*Reading text:*
## start
Search This Blog

Sunday, October 9, 2011

MCS-021 Assignments Solution January-2012:-Question 4: Briefly, describe various file organizations.(20 marks)


 File organisation may be defined as a method of storing records in file. Also, the
subsequent implications on the way these records can be accessed. The following are the factors
involved in selecting a particular file organisation:
Ease of retrieval
Convenience of updates
Economy of storage

Reliability
Security
Integrity
Different file organisations accord different weightages to the above factors. The choice must be made
depending upon the individual needs of the particular application in question.
Sequential Files
Data records are stored in some specific sequence e.g., order of arrival value of key field etc. Records
of a sequential file cannot be accessed at random i.e., to access the nth record, one must traverse the
preceding (n–1) records. Sequential files will be dealt with at length in the next section.
Relative Files
Each data record has a fixed place in a relative file. Each record must have associated with it in
integer key value that will help identify this slot. This key, therefore, will be used for insertion and
retrieval of the record. Random as well as sequential access is possible. Relative files can exist only
on random access devices like disks.
Direct Files
These are similar to relative files, except that the key value need not be an integer. The user can
specify keys which make sense to his application.
Indexed Sequential Files
An index is added to the sequential file to provide random access. An overflow area needs to be
maintained to permit insertion in sequence.
Indexed Flies
In this file organisation, no sequence is imposed on the storage of records in the data file, therefore, no
overflow area is needed. The index, however, is maintained in strict sequence. Multiple indexes are
allowed on a file to improve access.
SEQUENTIAL FILE ORGANISATION
Sequential files have data records stored in a specific sequence. A sequentially organised file may be
stored on either a serial-access or a direct-access storage medium.
Structure
To provide the ‘sequence’ required, a ‘key’ must be defined for the data records. Usually a field
whose values can uniquely identify data records is selected as the key. If a single field cannot fulfil
this criterion, then a combination of fields can serve as the key.
Operations
  1. Insertion: Records must be inserted at the place dictated by the sequence of the keys. As is
obvious, direct insertions into the main data file would lead to frequent rebuilding of the file.
This problem could be mitigated by reserving’ overflow areas’ in the file for insertions. But,



this leads to wastage of space. The common method is to use transaction logging. This works
as follows:
     It collects records for insertion in a transaction file in their order of their arrival.
     When population of the transactions file has ceased, sort the transaction file in the
         order of the key of the primary data file
     Merge the two files on the basis of the key to get a new copy of the primary
         sequential file. Such insertions are usually done in a batch mode when the
         activity/program which populates the transaction file have ceased. The structure of
         the transaction files records will be identical to that of the primary file.
## end
*Parts of the exercise:*
- 1) According to the file organization text, on what kind of devices can relative files exist?
- 2) Please transcribe the file organization text from "Direct Files" up to and including "to improve access.".
Rely only on the file organization text above.

*Items:*
## start
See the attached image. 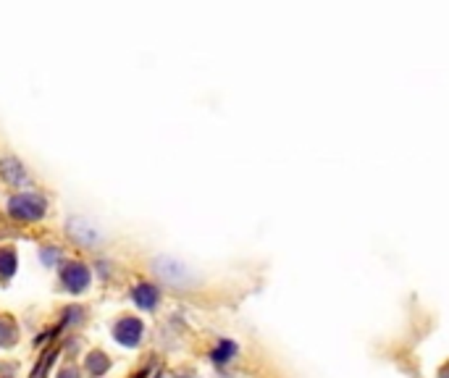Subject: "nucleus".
Here are the masks:
<instances>
[{
	"instance_id": "f257e3e1",
	"label": "nucleus",
	"mask_w": 449,
	"mask_h": 378,
	"mask_svg": "<svg viewBox=\"0 0 449 378\" xmlns=\"http://www.w3.org/2000/svg\"><path fill=\"white\" fill-rule=\"evenodd\" d=\"M150 271L156 274L158 281L166 284L168 289H176V292H190V289H195L200 284V276L184 260L173 258V255H158V258H153Z\"/></svg>"
},
{
	"instance_id": "f03ea898",
	"label": "nucleus",
	"mask_w": 449,
	"mask_h": 378,
	"mask_svg": "<svg viewBox=\"0 0 449 378\" xmlns=\"http://www.w3.org/2000/svg\"><path fill=\"white\" fill-rule=\"evenodd\" d=\"M6 213L18 221V224H37L48 218L50 213V202L45 198L43 192H32V189H21V192H13L6 202Z\"/></svg>"
},
{
	"instance_id": "7ed1b4c3",
	"label": "nucleus",
	"mask_w": 449,
	"mask_h": 378,
	"mask_svg": "<svg viewBox=\"0 0 449 378\" xmlns=\"http://www.w3.org/2000/svg\"><path fill=\"white\" fill-rule=\"evenodd\" d=\"M58 279H61L63 289H66L69 294H82L90 289L92 268L87 266L85 260L69 258V260H63L61 268H58Z\"/></svg>"
},
{
	"instance_id": "20e7f679",
	"label": "nucleus",
	"mask_w": 449,
	"mask_h": 378,
	"mask_svg": "<svg viewBox=\"0 0 449 378\" xmlns=\"http://www.w3.org/2000/svg\"><path fill=\"white\" fill-rule=\"evenodd\" d=\"M113 339L121 344V347H139L145 339V323L137 315H121V318L113 323Z\"/></svg>"
},
{
	"instance_id": "39448f33",
	"label": "nucleus",
	"mask_w": 449,
	"mask_h": 378,
	"mask_svg": "<svg viewBox=\"0 0 449 378\" xmlns=\"http://www.w3.org/2000/svg\"><path fill=\"white\" fill-rule=\"evenodd\" d=\"M66 234H69L71 239L77 242L79 247H87L92 249L97 247L100 242H103V232L97 229L92 221H87V218H69V224H66Z\"/></svg>"
},
{
	"instance_id": "423d86ee",
	"label": "nucleus",
	"mask_w": 449,
	"mask_h": 378,
	"mask_svg": "<svg viewBox=\"0 0 449 378\" xmlns=\"http://www.w3.org/2000/svg\"><path fill=\"white\" fill-rule=\"evenodd\" d=\"M0 179H3L6 187L18 189V192H21V187L32 184V176L26 171V166L18 161L16 155H3L0 158Z\"/></svg>"
},
{
	"instance_id": "0eeeda50",
	"label": "nucleus",
	"mask_w": 449,
	"mask_h": 378,
	"mask_svg": "<svg viewBox=\"0 0 449 378\" xmlns=\"http://www.w3.org/2000/svg\"><path fill=\"white\" fill-rule=\"evenodd\" d=\"M161 289H158L156 284L150 281H139L131 286V300H134V305H137L139 310H147V313H153V310L161 305Z\"/></svg>"
},
{
	"instance_id": "6e6552de",
	"label": "nucleus",
	"mask_w": 449,
	"mask_h": 378,
	"mask_svg": "<svg viewBox=\"0 0 449 378\" xmlns=\"http://www.w3.org/2000/svg\"><path fill=\"white\" fill-rule=\"evenodd\" d=\"M111 365H113L111 355L103 352V350H90L85 355V373L90 378H103L111 370Z\"/></svg>"
},
{
	"instance_id": "1a4fd4ad",
	"label": "nucleus",
	"mask_w": 449,
	"mask_h": 378,
	"mask_svg": "<svg viewBox=\"0 0 449 378\" xmlns=\"http://www.w3.org/2000/svg\"><path fill=\"white\" fill-rule=\"evenodd\" d=\"M18 336H21V331H18L16 318H13L11 313H0V347H3V350L16 347Z\"/></svg>"
},
{
	"instance_id": "9d476101",
	"label": "nucleus",
	"mask_w": 449,
	"mask_h": 378,
	"mask_svg": "<svg viewBox=\"0 0 449 378\" xmlns=\"http://www.w3.org/2000/svg\"><path fill=\"white\" fill-rule=\"evenodd\" d=\"M18 266V255L13 244H0V281L9 284L13 276H16Z\"/></svg>"
},
{
	"instance_id": "9b49d317",
	"label": "nucleus",
	"mask_w": 449,
	"mask_h": 378,
	"mask_svg": "<svg viewBox=\"0 0 449 378\" xmlns=\"http://www.w3.org/2000/svg\"><path fill=\"white\" fill-rule=\"evenodd\" d=\"M234 355H237V344H234L232 339H221V342L216 344V350L210 352V360L216 362V365H226V362L234 360Z\"/></svg>"
},
{
	"instance_id": "f8f14e48",
	"label": "nucleus",
	"mask_w": 449,
	"mask_h": 378,
	"mask_svg": "<svg viewBox=\"0 0 449 378\" xmlns=\"http://www.w3.org/2000/svg\"><path fill=\"white\" fill-rule=\"evenodd\" d=\"M55 355H58V350H50V352H45L43 360L37 362L35 370L29 373V378H48V370H50V365L55 362Z\"/></svg>"
},
{
	"instance_id": "ddd939ff",
	"label": "nucleus",
	"mask_w": 449,
	"mask_h": 378,
	"mask_svg": "<svg viewBox=\"0 0 449 378\" xmlns=\"http://www.w3.org/2000/svg\"><path fill=\"white\" fill-rule=\"evenodd\" d=\"M55 378H82V370H79L77 362H63Z\"/></svg>"
},
{
	"instance_id": "4468645a",
	"label": "nucleus",
	"mask_w": 449,
	"mask_h": 378,
	"mask_svg": "<svg viewBox=\"0 0 449 378\" xmlns=\"http://www.w3.org/2000/svg\"><path fill=\"white\" fill-rule=\"evenodd\" d=\"M158 376H161V362H150L142 370H137L131 378H158Z\"/></svg>"
},
{
	"instance_id": "2eb2a0df",
	"label": "nucleus",
	"mask_w": 449,
	"mask_h": 378,
	"mask_svg": "<svg viewBox=\"0 0 449 378\" xmlns=\"http://www.w3.org/2000/svg\"><path fill=\"white\" fill-rule=\"evenodd\" d=\"M40 258H43L45 266H53L58 258H63V252L58 247H43V255H40Z\"/></svg>"
},
{
	"instance_id": "dca6fc26",
	"label": "nucleus",
	"mask_w": 449,
	"mask_h": 378,
	"mask_svg": "<svg viewBox=\"0 0 449 378\" xmlns=\"http://www.w3.org/2000/svg\"><path fill=\"white\" fill-rule=\"evenodd\" d=\"M441 378H449V365L444 370H441Z\"/></svg>"
}]
</instances>
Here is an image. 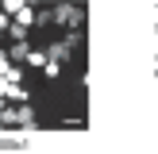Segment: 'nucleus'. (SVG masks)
I'll list each match as a JSON object with an SVG mask.
<instances>
[{
    "label": "nucleus",
    "instance_id": "nucleus-2",
    "mask_svg": "<svg viewBox=\"0 0 158 154\" xmlns=\"http://www.w3.org/2000/svg\"><path fill=\"white\" fill-rule=\"evenodd\" d=\"M0 123H4V127H19V104H4V112H0Z\"/></svg>",
    "mask_w": 158,
    "mask_h": 154
},
{
    "label": "nucleus",
    "instance_id": "nucleus-9",
    "mask_svg": "<svg viewBox=\"0 0 158 154\" xmlns=\"http://www.w3.org/2000/svg\"><path fill=\"white\" fill-rule=\"evenodd\" d=\"M62 43H66L69 50H73V46H81V43H85V27H81V31H69V35L62 38Z\"/></svg>",
    "mask_w": 158,
    "mask_h": 154
},
{
    "label": "nucleus",
    "instance_id": "nucleus-14",
    "mask_svg": "<svg viewBox=\"0 0 158 154\" xmlns=\"http://www.w3.org/2000/svg\"><path fill=\"white\" fill-rule=\"evenodd\" d=\"M35 4H39V0H35Z\"/></svg>",
    "mask_w": 158,
    "mask_h": 154
},
{
    "label": "nucleus",
    "instance_id": "nucleus-4",
    "mask_svg": "<svg viewBox=\"0 0 158 154\" xmlns=\"http://www.w3.org/2000/svg\"><path fill=\"white\" fill-rule=\"evenodd\" d=\"M46 58H50V62H66V58H69V46H66V43L46 46Z\"/></svg>",
    "mask_w": 158,
    "mask_h": 154
},
{
    "label": "nucleus",
    "instance_id": "nucleus-6",
    "mask_svg": "<svg viewBox=\"0 0 158 154\" xmlns=\"http://www.w3.org/2000/svg\"><path fill=\"white\" fill-rule=\"evenodd\" d=\"M50 23H54L50 8H35V27H50Z\"/></svg>",
    "mask_w": 158,
    "mask_h": 154
},
{
    "label": "nucleus",
    "instance_id": "nucleus-5",
    "mask_svg": "<svg viewBox=\"0 0 158 154\" xmlns=\"http://www.w3.org/2000/svg\"><path fill=\"white\" fill-rule=\"evenodd\" d=\"M12 19H15V23H23V27H31V23H35V8H19Z\"/></svg>",
    "mask_w": 158,
    "mask_h": 154
},
{
    "label": "nucleus",
    "instance_id": "nucleus-13",
    "mask_svg": "<svg viewBox=\"0 0 158 154\" xmlns=\"http://www.w3.org/2000/svg\"><path fill=\"white\" fill-rule=\"evenodd\" d=\"M8 23H12V15H8L4 8H0V35H4V31H8Z\"/></svg>",
    "mask_w": 158,
    "mask_h": 154
},
{
    "label": "nucleus",
    "instance_id": "nucleus-3",
    "mask_svg": "<svg viewBox=\"0 0 158 154\" xmlns=\"http://www.w3.org/2000/svg\"><path fill=\"white\" fill-rule=\"evenodd\" d=\"M27 54H31V46H27V38H19V43H12V50H8V58H12V62H27Z\"/></svg>",
    "mask_w": 158,
    "mask_h": 154
},
{
    "label": "nucleus",
    "instance_id": "nucleus-10",
    "mask_svg": "<svg viewBox=\"0 0 158 154\" xmlns=\"http://www.w3.org/2000/svg\"><path fill=\"white\" fill-rule=\"evenodd\" d=\"M31 123H35V112H31V108L19 100V127H31Z\"/></svg>",
    "mask_w": 158,
    "mask_h": 154
},
{
    "label": "nucleus",
    "instance_id": "nucleus-12",
    "mask_svg": "<svg viewBox=\"0 0 158 154\" xmlns=\"http://www.w3.org/2000/svg\"><path fill=\"white\" fill-rule=\"evenodd\" d=\"M43 73H46V77H58V73H62V62H46Z\"/></svg>",
    "mask_w": 158,
    "mask_h": 154
},
{
    "label": "nucleus",
    "instance_id": "nucleus-11",
    "mask_svg": "<svg viewBox=\"0 0 158 154\" xmlns=\"http://www.w3.org/2000/svg\"><path fill=\"white\" fill-rule=\"evenodd\" d=\"M0 8H4L8 15H15V12H19V8H27V4H23V0H0Z\"/></svg>",
    "mask_w": 158,
    "mask_h": 154
},
{
    "label": "nucleus",
    "instance_id": "nucleus-7",
    "mask_svg": "<svg viewBox=\"0 0 158 154\" xmlns=\"http://www.w3.org/2000/svg\"><path fill=\"white\" fill-rule=\"evenodd\" d=\"M8 38H12V43H19V38H27V27H23V23H8Z\"/></svg>",
    "mask_w": 158,
    "mask_h": 154
},
{
    "label": "nucleus",
    "instance_id": "nucleus-1",
    "mask_svg": "<svg viewBox=\"0 0 158 154\" xmlns=\"http://www.w3.org/2000/svg\"><path fill=\"white\" fill-rule=\"evenodd\" d=\"M50 15H54V23H62V27H69V31L85 27V4H77V0H54Z\"/></svg>",
    "mask_w": 158,
    "mask_h": 154
},
{
    "label": "nucleus",
    "instance_id": "nucleus-8",
    "mask_svg": "<svg viewBox=\"0 0 158 154\" xmlns=\"http://www.w3.org/2000/svg\"><path fill=\"white\" fill-rule=\"evenodd\" d=\"M27 62H31V69H43L50 58H46V50H31V54H27Z\"/></svg>",
    "mask_w": 158,
    "mask_h": 154
}]
</instances>
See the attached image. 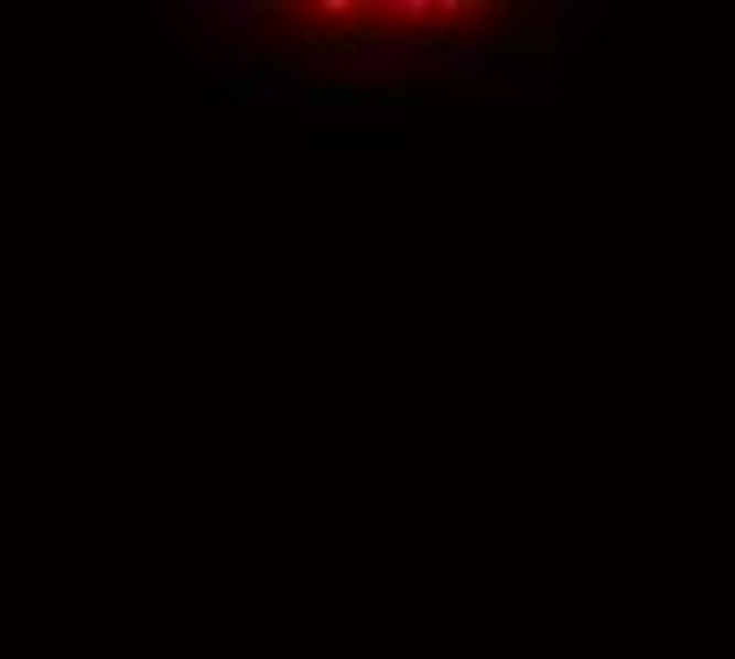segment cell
<instances>
[{"instance_id": "6da1fadb", "label": "cell", "mask_w": 735, "mask_h": 659, "mask_svg": "<svg viewBox=\"0 0 735 659\" xmlns=\"http://www.w3.org/2000/svg\"><path fill=\"white\" fill-rule=\"evenodd\" d=\"M507 51L495 45V39H482V32H456V39H444V71L451 76H488L501 71Z\"/></svg>"}]
</instances>
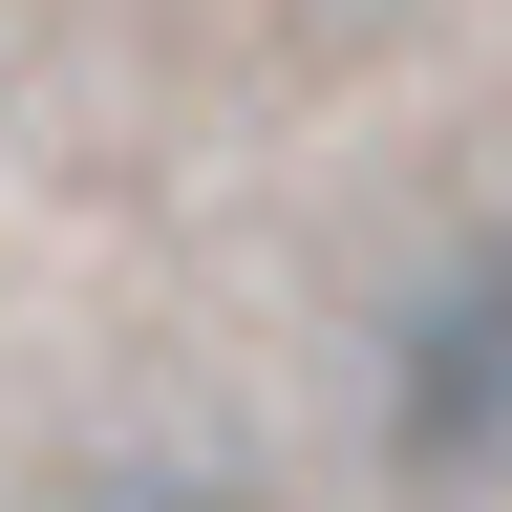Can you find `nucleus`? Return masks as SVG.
Wrapping results in <instances>:
<instances>
[{"instance_id": "nucleus-1", "label": "nucleus", "mask_w": 512, "mask_h": 512, "mask_svg": "<svg viewBox=\"0 0 512 512\" xmlns=\"http://www.w3.org/2000/svg\"><path fill=\"white\" fill-rule=\"evenodd\" d=\"M384 470L406 491H512V235L406 278V320H384Z\"/></svg>"}, {"instance_id": "nucleus-2", "label": "nucleus", "mask_w": 512, "mask_h": 512, "mask_svg": "<svg viewBox=\"0 0 512 512\" xmlns=\"http://www.w3.org/2000/svg\"><path fill=\"white\" fill-rule=\"evenodd\" d=\"M86 512H256V491H235V470H107Z\"/></svg>"}]
</instances>
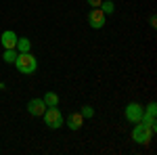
## end
*Solutions to each task:*
- 1) Only on random access devices, such as disks.

- 2)
Direct Files
These are similar to relative files, except that the key value need not be an integer. The user can
specify keys which make sense to his application.
Indexed Sequential Files
An index is added to the sequential file to provide random access. An overflow area needs to be
maintained to permit insertion in sequence.
Indexed Flies
In this file organisation, no sequence is imposed on the storage of records in the data file, therefore, no
overflow area is needed. The index, however, is maintained in strict sequence. Multiple indexes are
allowed on a file to improve access.